MySQL Deadlock Case: Update of Non‑existent Record with X GAP Lock and Insert‑Intention Lock Conflict

Background – Deadlocks are a common and challenging issue for DBAs and developers. The presented case involves a deadlock triggered by updating a non‑existent row, which generates an X GAP lock, followed by an insert that requires an insert‑intention lock, leading to a lock conflict.

Business Logic – The application first attempts an UPDATE; if affected_rows is 0, it performs an INSERT, and if the INSERT fails, it retries the UPDATE. Under concurrent execution, two sessions may both see affected_rows = 0 and then try to INSERT the same record.
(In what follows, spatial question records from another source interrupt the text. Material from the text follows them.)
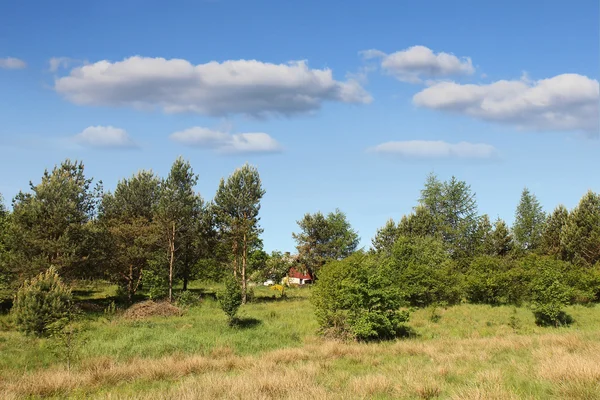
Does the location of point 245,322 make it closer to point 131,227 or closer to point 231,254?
point 231,254

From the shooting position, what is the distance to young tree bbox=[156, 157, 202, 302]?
3903 centimetres

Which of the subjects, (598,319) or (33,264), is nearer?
(598,319)

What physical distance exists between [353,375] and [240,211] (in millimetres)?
30880

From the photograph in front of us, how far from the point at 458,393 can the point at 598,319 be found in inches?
931

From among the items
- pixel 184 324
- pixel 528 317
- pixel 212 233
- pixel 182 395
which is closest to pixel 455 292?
pixel 528 317

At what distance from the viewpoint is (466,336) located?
76.3ft

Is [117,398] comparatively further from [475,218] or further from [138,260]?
[475,218]

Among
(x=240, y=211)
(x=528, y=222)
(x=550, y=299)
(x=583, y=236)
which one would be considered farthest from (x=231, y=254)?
(x=528, y=222)

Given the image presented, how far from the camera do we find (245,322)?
89.9 feet

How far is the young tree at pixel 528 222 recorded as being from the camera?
2790 inches

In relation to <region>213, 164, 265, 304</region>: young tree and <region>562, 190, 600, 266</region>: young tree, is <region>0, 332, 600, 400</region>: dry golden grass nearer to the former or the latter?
<region>213, 164, 265, 304</region>: young tree

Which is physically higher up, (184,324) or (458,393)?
(458,393)

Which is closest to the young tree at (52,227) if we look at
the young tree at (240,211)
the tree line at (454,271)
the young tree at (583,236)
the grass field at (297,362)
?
Result: the grass field at (297,362)

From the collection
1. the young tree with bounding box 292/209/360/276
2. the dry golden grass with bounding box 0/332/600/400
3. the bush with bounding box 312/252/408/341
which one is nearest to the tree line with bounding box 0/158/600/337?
the bush with bounding box 312/252/408/341
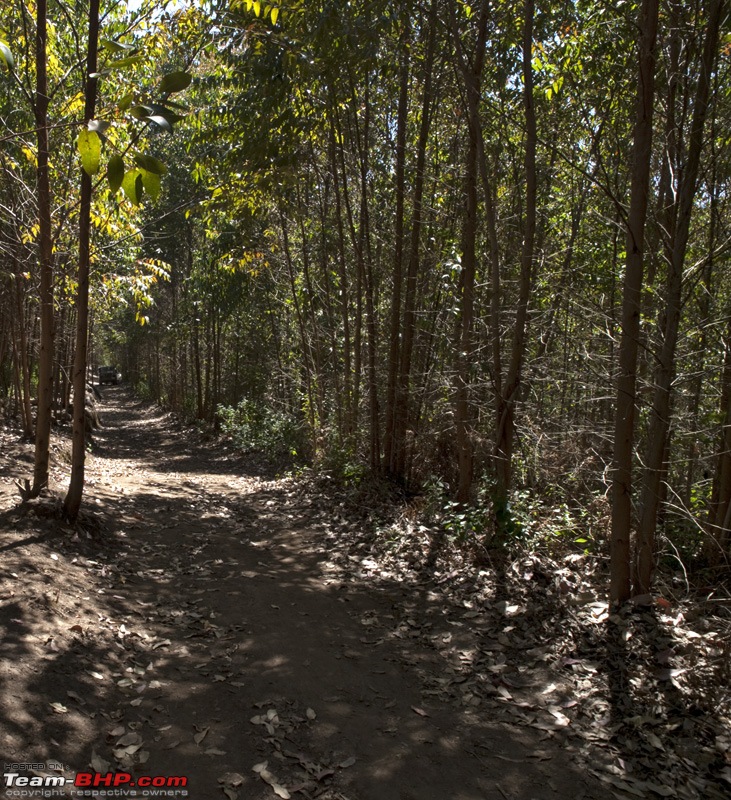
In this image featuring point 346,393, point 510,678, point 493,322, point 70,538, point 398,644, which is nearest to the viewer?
point 510,678

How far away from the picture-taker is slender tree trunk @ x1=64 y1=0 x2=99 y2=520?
5973 mm

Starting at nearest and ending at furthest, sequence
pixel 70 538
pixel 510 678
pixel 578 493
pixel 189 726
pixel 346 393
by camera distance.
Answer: pixel 189 726, pixel 510 678, pixel 70 538, pixel 578 493, pixel 346 393

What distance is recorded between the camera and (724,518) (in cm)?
538

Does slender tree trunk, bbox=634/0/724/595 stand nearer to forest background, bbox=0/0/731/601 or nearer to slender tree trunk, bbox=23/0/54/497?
forest background, bbox=0/0/731/601

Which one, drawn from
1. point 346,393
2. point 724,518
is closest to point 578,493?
point 724,518

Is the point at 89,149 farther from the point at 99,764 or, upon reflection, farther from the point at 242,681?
the point at 242,681

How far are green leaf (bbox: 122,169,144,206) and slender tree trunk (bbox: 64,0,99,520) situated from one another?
4.70m

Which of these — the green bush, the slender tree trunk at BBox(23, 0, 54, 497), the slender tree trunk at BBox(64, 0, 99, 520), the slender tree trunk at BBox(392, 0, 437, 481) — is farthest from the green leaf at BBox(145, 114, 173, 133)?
the green bush

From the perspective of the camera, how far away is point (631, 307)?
4695mm

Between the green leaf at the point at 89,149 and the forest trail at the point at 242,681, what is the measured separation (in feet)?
9.13

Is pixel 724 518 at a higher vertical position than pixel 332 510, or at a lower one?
higher

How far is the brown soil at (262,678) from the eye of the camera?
3.28 meters

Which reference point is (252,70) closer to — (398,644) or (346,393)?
(346,393)

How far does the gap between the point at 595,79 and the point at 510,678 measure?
5.97 meters
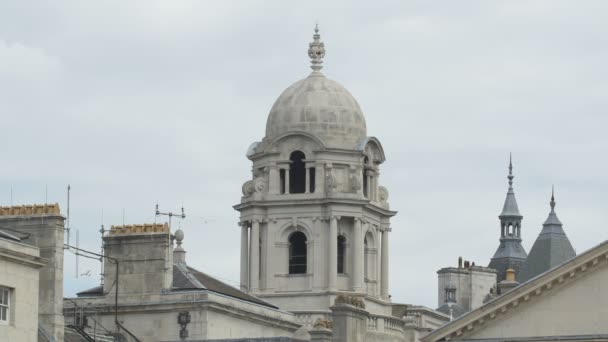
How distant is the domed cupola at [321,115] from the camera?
14175 centimetres

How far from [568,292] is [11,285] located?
71.9 ft

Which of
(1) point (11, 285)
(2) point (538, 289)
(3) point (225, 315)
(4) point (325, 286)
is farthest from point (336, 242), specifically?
(1) point (11, 285)

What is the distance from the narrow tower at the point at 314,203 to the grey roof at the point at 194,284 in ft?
67.1

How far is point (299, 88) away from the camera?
143375mm

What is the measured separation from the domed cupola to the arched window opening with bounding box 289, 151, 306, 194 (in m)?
1.36

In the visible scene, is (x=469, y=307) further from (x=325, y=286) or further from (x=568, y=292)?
(x=568, y=292)

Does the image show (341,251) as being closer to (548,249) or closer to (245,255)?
(245,255)

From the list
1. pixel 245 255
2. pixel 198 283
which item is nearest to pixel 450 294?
pixel 245 255

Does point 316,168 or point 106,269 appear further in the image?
point 316,168

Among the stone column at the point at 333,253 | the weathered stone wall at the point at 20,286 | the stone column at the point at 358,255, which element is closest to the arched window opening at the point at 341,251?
the stone column at the point at 358,255

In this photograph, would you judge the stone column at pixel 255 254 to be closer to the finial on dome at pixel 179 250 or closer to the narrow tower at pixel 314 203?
the narrow tower at pixel 314 203

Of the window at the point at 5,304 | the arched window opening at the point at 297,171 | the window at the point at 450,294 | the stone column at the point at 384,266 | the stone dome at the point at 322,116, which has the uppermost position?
the stone dome at the point at 322,116

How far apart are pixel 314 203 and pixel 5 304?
52159 mm

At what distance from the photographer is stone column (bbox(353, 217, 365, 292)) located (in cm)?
14125
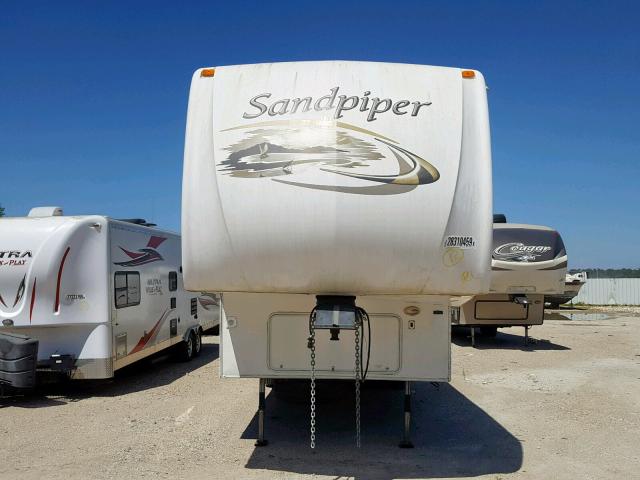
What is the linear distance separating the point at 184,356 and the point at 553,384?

Environment – MySQL version 8.0.30, transaction isolation level REPEATABLE‑READ.

create table dl(
  id int auto_increment primary key,
  c1 int not null,
  c2 int not null,
  c3 int not null,
  unique key uc1(c1),
  unique key uc2(c2)
);

insert into dl(c1,c2,c3) values(2,0,2),(5,5,5);

Deadlock Log – The InnoDB status shows two transactions (sess1 and sess2) each holding X locks on one unique index and waiting for a GAP lock on the other index, resulting in a circular wait.

------------------------
LATEST DETECTED DEADLOCK
------------------------
*** (1) TRANSACTION:
TRANSACTION 1422661, ACTIVE 51 sec inserting
... (log details omitted for brevity) ...
*** (2) TRANSACTION:
TRANSACTION 1422664, ACTIVE 45 sec inserting
... (log details omitted for brevity) ...
*** WE ROLL BACK TRANSACTION (2)

Deadlock Analysis

sess1 updates first, gets an X GAP lock on the range (2,5) of column c2.

sess2 updates next, also gets an X GAP lock on the range (0,3) of c2. GAP‑X locks are compatible, so no wait yet.

sess1 attempts the INSERT; it needs an insert‑intention lock ( lock_mode X locks gap before rec insert intention waiting) which conflicts with sess2’s GAP‑X lock, so sess1 waits.

sess2 then attempts its INSERT and needs the same type of lock that sess1 holds, creating a circular wait and a deadlock.

How to Resolve – Replace the separate UPDATE + INSERT pattern with INSERT ... ON DUPLICATE KEY UPDATE so that a single statement acquires a consistent lock set, eliminating the lock order inversion.

Conclusion – Deadlocks arise when transactions lock rows in different orders. Analyzing the lock trace and understanding InnoDB’s next‑key, record, and GAP lock behavior helps identify and fix such issues. The article also reminds readers of basic InnoDB locking principles:

Principle 1: The basic lock unit is a next‑key lock.
Principle 2: Only objects accessed during the search are locked.
Optimization 1: Equality search on a unique index degrades next‑key lock to a row lock.
Optimization 2: Right‑most traversal on a unique index with a non‑matching last value degrades to a GAP lock.
Bug note: Range queries on a unique index may lock the first non‑matching value.

Under READ‑COMMITTED isolation, row locks acquired during a statement are released immediately after the statement finishes, without waiting for transaction commit.